— Start Excerpted passage —

I just want to select all the rows (including the row itself) of my data frame between the value "openwebsite" and "closewebsite" (see variable "activity"). Do I need to use the select- or filter-function?
Thank you a lot!
Dataframe:
Person | activity | duration |
---|---|---|
1 | write | 9 |
1 | openwebsite | 8 |
1 | paint | 9 |
1 | write | 2 |
1 | write | 4 |
1 | closewebsite | 9 |
1 | write | 4 |
Output
Person | activity | duration |
---|---|---|
1 | openwebsite | 8 |
1 | paint | 9 |
1 | write | 2 |
1 | write | 4 |
1 | closewebsite | 9 |
CodePudding user response:
start_row <- (1:nrow(df))[df$activity == "openwebsite"]
end_row <- (1:nrow(df))[df$activity == "closewebsite"]
df[start_row:end_row,]
Person activity duration
2 1 openwebsite 8
3 1 paint 9
4 1 write 2
5 1 write 4
6 1 closewebsite 9
You can also get the start and end row number with grep
, e.g.

— End Excerpted passage —
— Start Raw records —

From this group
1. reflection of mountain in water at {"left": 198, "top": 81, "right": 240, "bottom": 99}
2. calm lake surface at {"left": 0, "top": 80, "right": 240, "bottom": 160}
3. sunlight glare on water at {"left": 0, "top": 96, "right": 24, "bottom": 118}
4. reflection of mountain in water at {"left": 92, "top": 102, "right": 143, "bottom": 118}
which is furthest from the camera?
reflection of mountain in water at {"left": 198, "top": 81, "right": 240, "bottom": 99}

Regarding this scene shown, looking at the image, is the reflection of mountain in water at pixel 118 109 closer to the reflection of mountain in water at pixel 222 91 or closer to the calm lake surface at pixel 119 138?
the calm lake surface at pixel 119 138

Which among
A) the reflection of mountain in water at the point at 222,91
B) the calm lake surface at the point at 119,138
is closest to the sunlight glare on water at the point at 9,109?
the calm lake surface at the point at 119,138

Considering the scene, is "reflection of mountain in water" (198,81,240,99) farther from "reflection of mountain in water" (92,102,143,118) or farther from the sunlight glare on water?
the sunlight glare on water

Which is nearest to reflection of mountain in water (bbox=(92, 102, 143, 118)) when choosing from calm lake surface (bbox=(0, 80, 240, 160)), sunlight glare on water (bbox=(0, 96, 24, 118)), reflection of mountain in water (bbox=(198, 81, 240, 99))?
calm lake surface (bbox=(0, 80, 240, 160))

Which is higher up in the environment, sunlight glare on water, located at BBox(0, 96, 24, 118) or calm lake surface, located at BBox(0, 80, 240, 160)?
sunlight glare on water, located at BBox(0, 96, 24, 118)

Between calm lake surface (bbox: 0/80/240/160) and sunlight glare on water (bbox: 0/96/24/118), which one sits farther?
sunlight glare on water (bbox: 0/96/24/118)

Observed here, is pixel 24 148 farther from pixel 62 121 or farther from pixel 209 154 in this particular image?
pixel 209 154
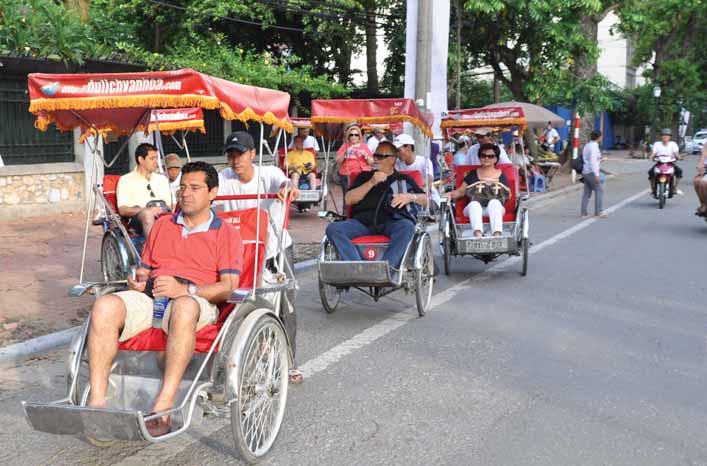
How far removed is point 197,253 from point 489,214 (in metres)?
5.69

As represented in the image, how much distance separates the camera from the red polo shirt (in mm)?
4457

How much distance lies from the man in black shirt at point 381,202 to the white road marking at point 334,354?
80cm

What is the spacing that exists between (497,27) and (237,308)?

— End Raw records —

▸ Task instructions
Carry on the R forum thread about pulling out the part of a data frame from "openwebsite" to "closewebsite", starting right after its last line.

▸ Task result
grep("openwebsite", df$activity)
CodePudding user response:
You may try
library(dplyr)
df %>%
filter(1 == cumsum((activity == "openwebsite") -
lag(activity == "closewebsite", default = 0)))
Person activity duration
1 1 openwebsite 8
2 1 paint 9
3 1 write 2
4 1 write 4
5 1 closewebsite 9
or
df %>%
filter(1 <= cumsum(activity == "openwebsite"),
lag(cumsum(activity == "closewebsite")) < 1)